Tata Motors said any reduction in duties under the Indo-EU free trade agreement, negotiations for which is underway, would hinder the growth of the industry and distort the level-playing field.
While others like Maruti Suzuki, Toyota, Honda and Hyundai have already spoken out against the proposal, this is the first time Tata has voiced its concerns openly. "It will hinder the growth of the industry and distort the level playing," said PM Telang, managing director, Tata Motors. "Any short-term policy shift is not advisable."
High tariff on import of cars and wines and spirits into India has become a thorny issue in the negotiations.

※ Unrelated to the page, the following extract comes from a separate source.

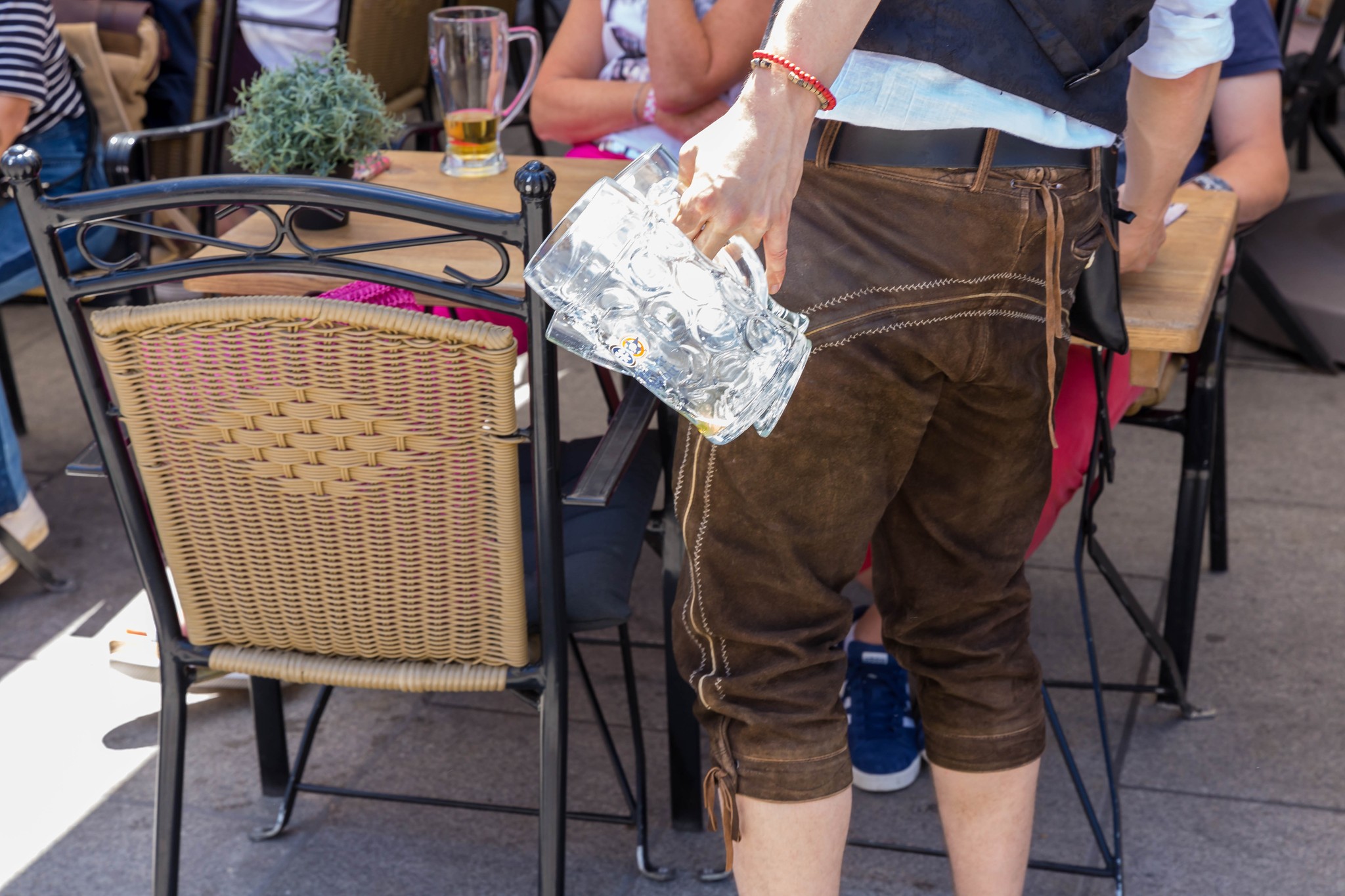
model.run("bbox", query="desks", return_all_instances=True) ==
[183,150,1243,720]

EU wants India to slash import duties on passenger cars but Tata warned there are dangerous precedents that discourage such a move.

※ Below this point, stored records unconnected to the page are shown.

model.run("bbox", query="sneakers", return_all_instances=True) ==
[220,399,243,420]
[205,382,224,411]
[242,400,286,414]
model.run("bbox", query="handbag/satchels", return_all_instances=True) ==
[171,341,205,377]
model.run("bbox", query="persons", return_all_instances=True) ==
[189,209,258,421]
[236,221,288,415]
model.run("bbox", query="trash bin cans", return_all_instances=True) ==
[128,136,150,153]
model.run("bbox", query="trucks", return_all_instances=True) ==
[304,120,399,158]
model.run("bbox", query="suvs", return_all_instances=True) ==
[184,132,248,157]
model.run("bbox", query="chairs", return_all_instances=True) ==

"Assembly operations in Australia have gone down drastically after the policy on cars was liberalised," he said.
Incidentally, Tata Group chairman Ratan Tata had said sometime back that the high import duties on cars and components were unrealistic and served as an artificial barrier of protection for local companies.
"The duty reduction should happen in general and not as part of an FTA with a particular country," a spokesperson told HT. "Also there should be a timeline for it so that the industry can plan accordingly."
Industry body Society of Indian Automobile Manufacturers (SIAM) and heavy industries minister Praful Patel have also opposed a reduction in import duties.
"Our policy of high tariffs along with free market access through investment is paying off well and there is no reason why we should tamper with this policy at this stage," Patel said in a letter to the Prime Minister.
"We have sensitivities about our automotive industry and EU will have to accept that... significant reduction of tariffs at this stage would encourage imports at the cost of domestic value addition and would adversely affect the investments and employment in the domestic economy."